### What you need to do
Search the material below for the word "camera" and copy every line in which it occurs.

### Record set
****************************************

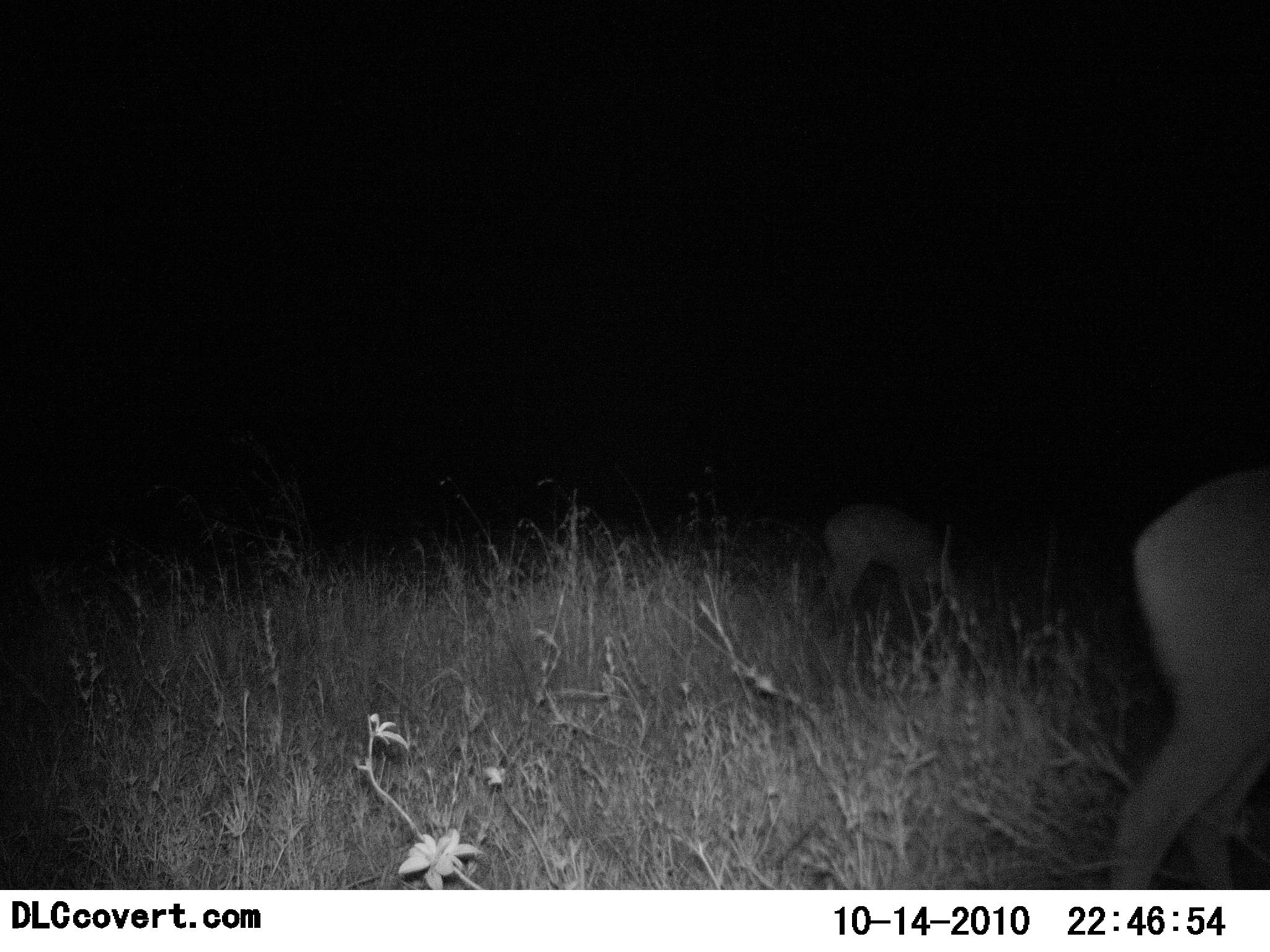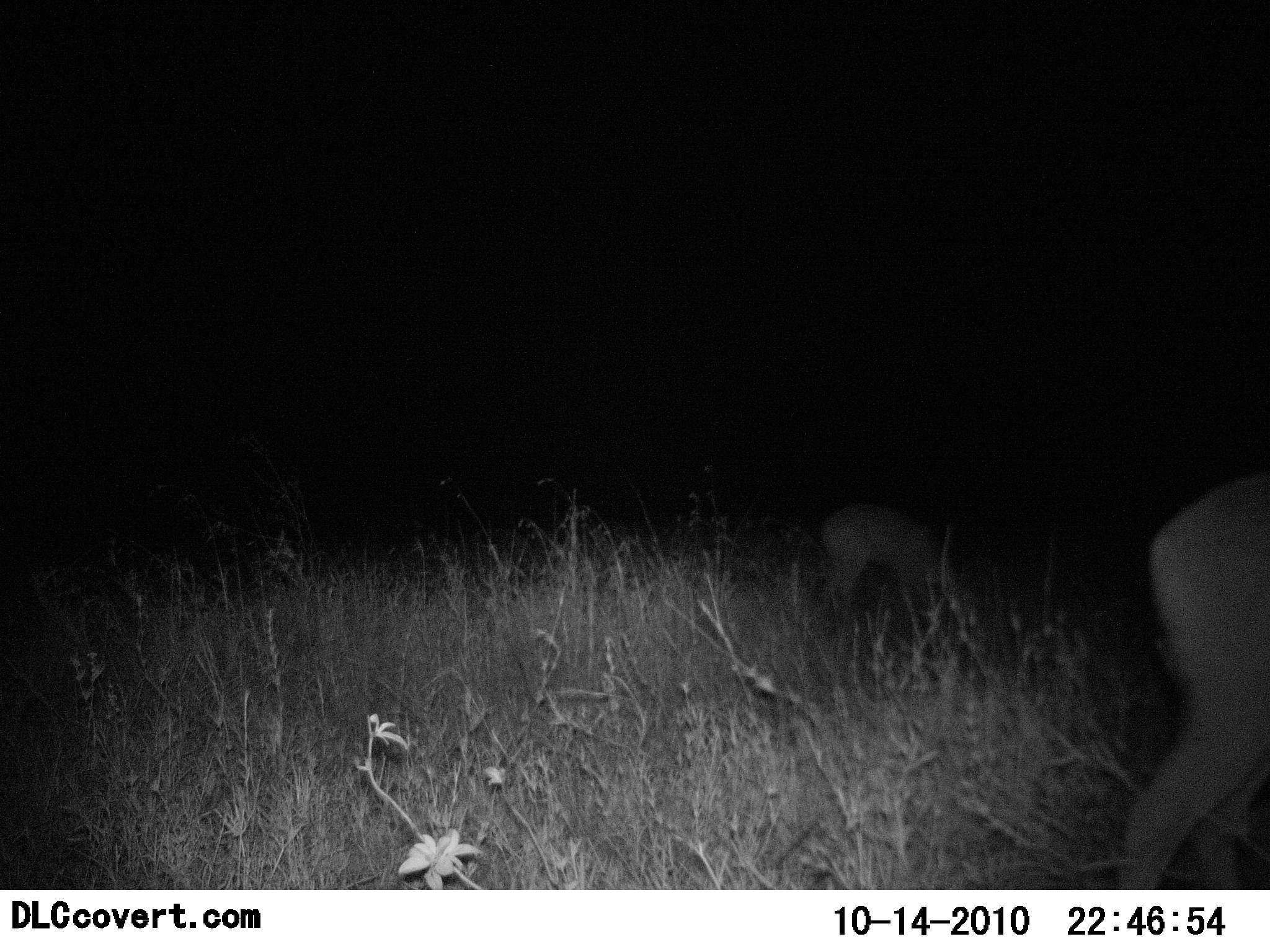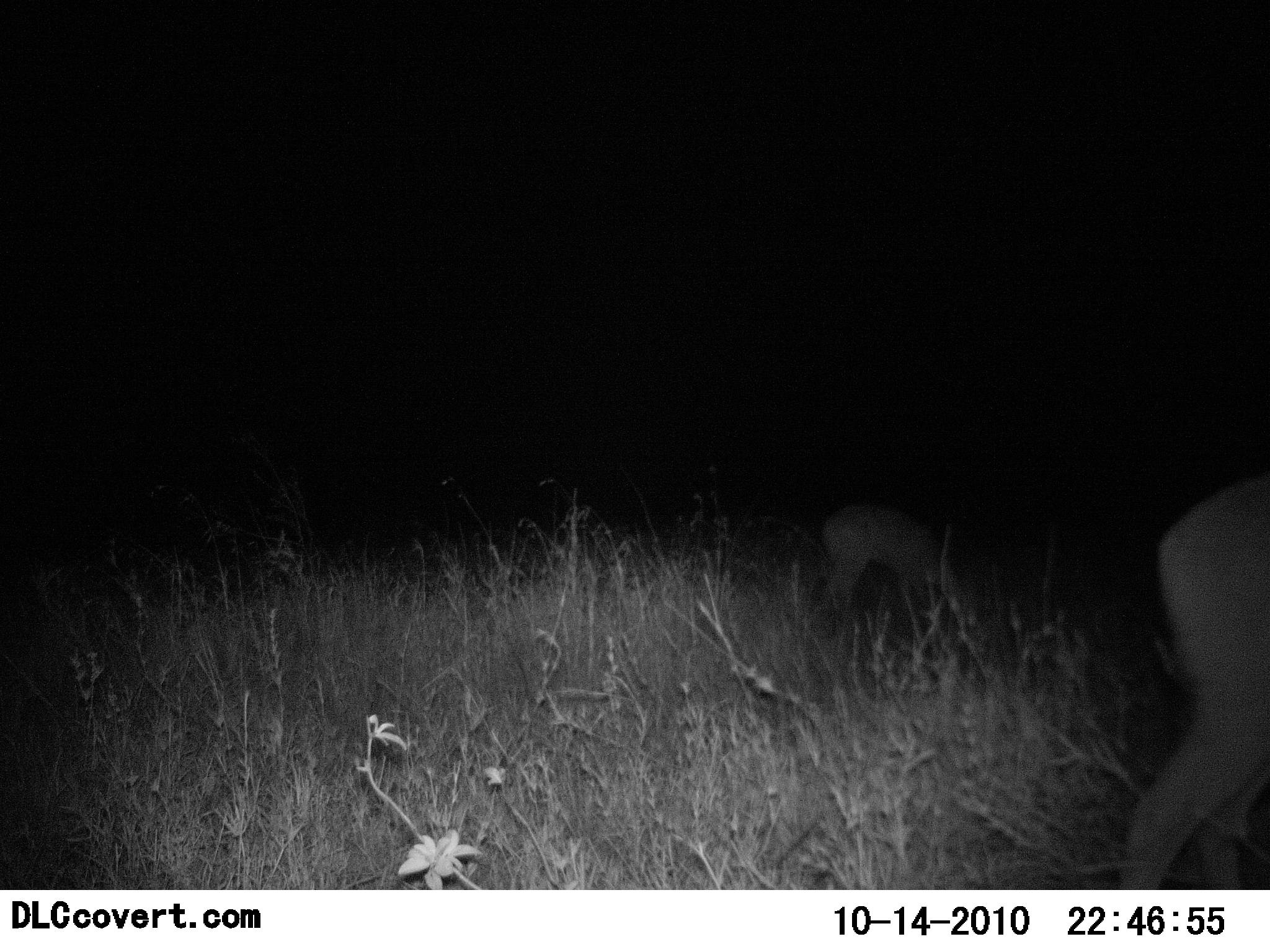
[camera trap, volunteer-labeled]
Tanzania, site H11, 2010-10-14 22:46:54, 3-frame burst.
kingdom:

****************************************

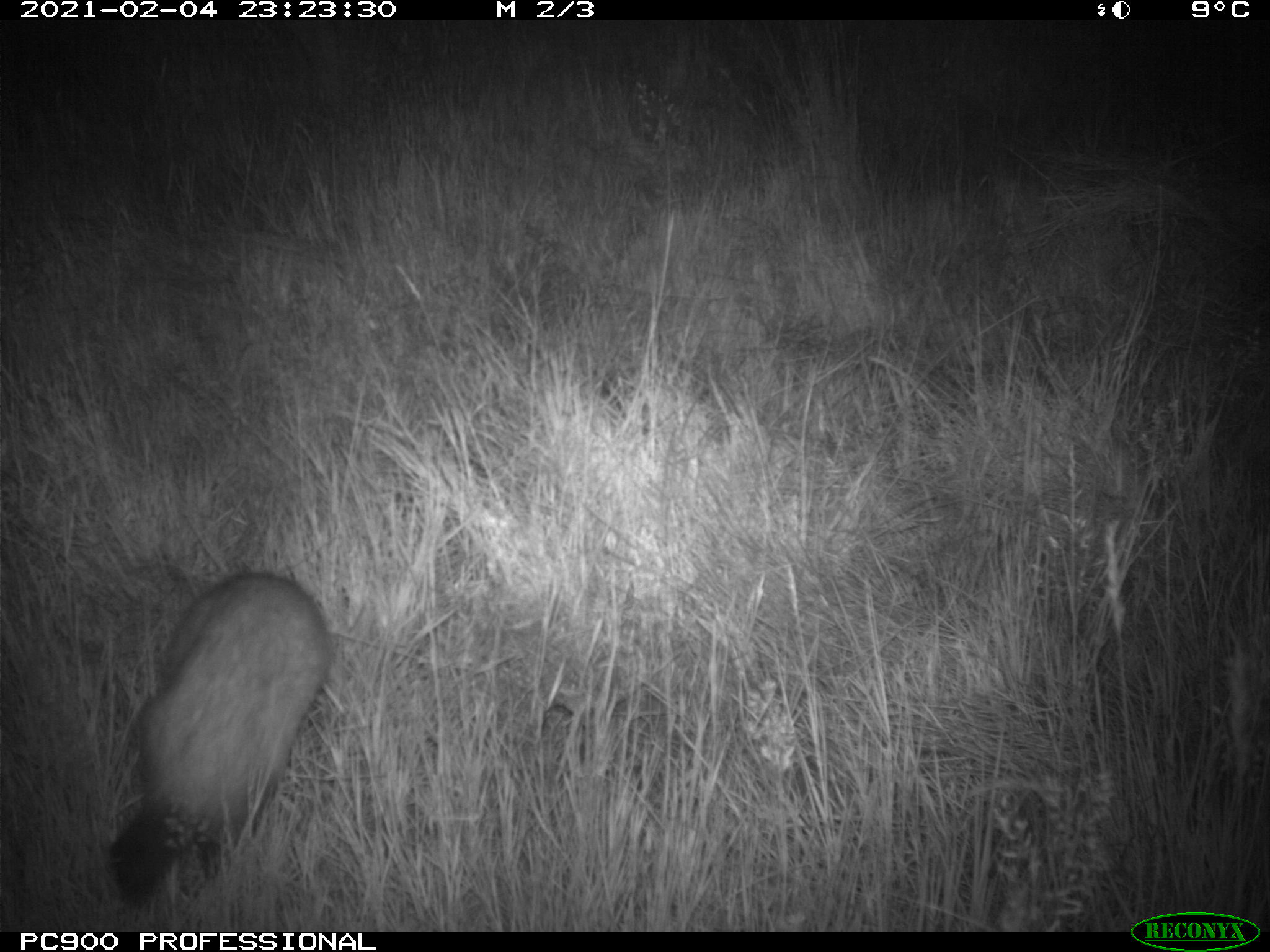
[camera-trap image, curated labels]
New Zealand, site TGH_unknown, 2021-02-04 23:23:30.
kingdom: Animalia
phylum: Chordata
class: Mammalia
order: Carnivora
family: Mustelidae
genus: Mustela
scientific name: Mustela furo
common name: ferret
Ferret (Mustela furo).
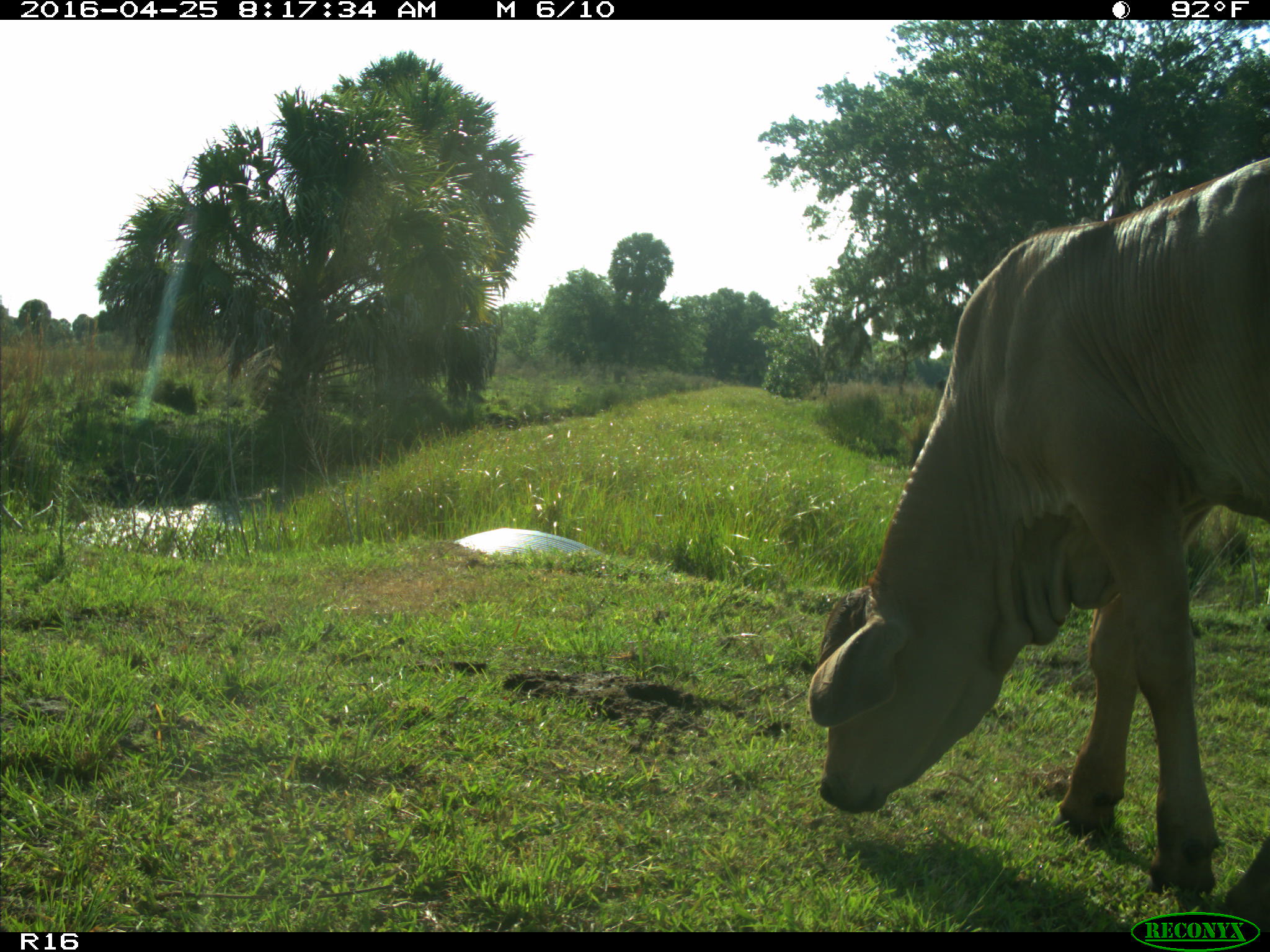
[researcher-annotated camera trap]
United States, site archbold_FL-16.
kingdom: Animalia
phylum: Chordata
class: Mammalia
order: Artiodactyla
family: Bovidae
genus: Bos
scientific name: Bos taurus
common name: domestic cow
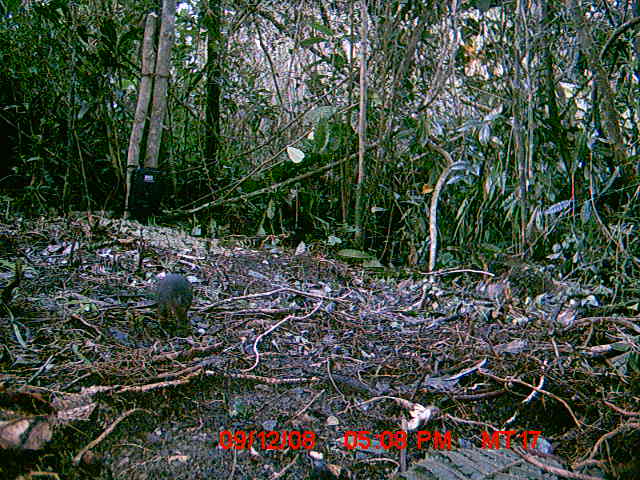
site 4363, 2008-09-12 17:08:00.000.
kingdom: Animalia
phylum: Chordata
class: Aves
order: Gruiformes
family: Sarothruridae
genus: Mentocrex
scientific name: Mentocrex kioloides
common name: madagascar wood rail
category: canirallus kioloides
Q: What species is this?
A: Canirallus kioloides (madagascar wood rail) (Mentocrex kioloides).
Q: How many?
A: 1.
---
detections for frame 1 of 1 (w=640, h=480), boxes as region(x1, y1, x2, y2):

****************************************

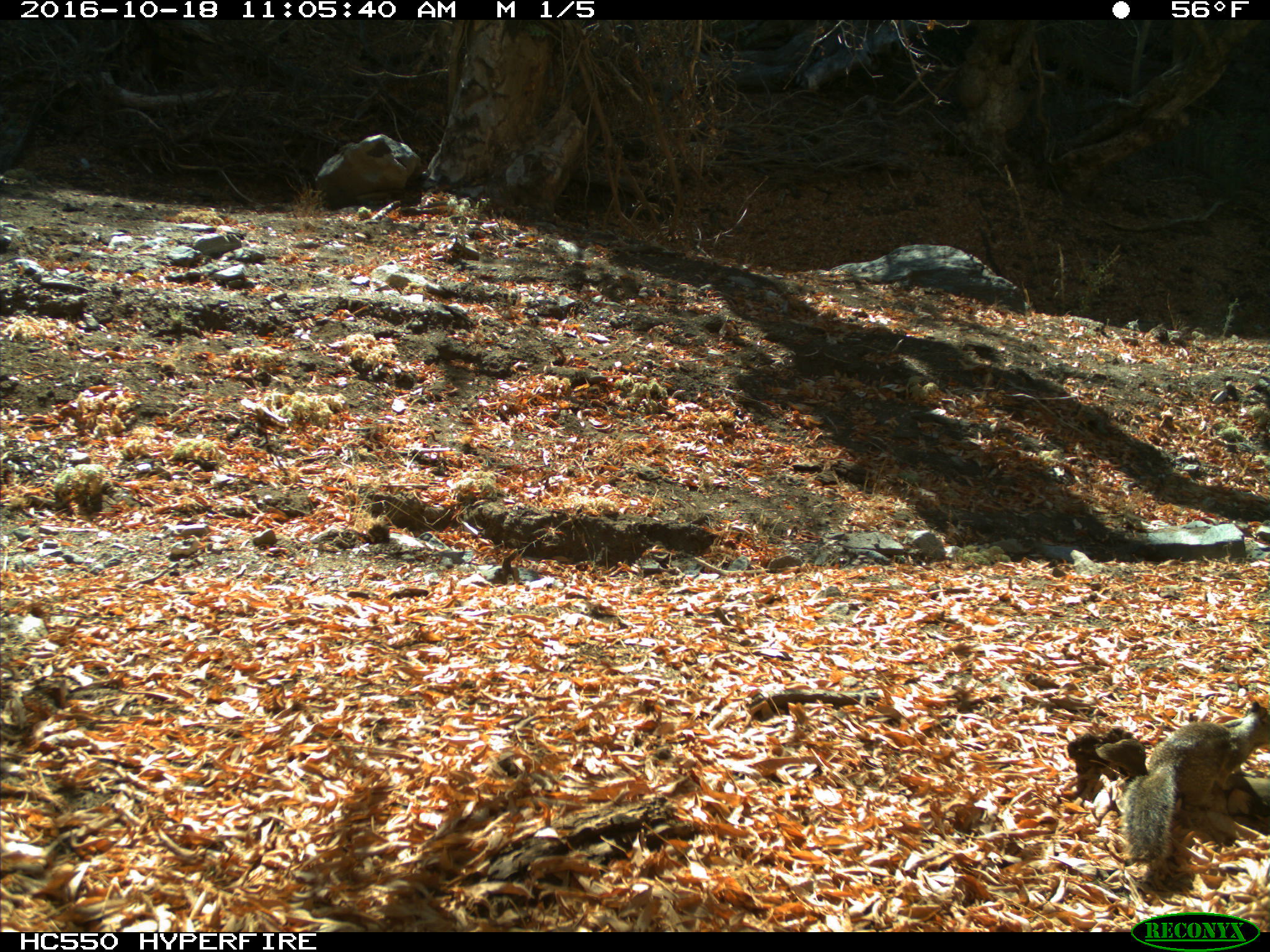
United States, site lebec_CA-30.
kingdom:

****************************************

### Answer area
[camera trap, volunteer-labeled]
[camera-trap image, curated labels]
[researcher-annotated camera trap]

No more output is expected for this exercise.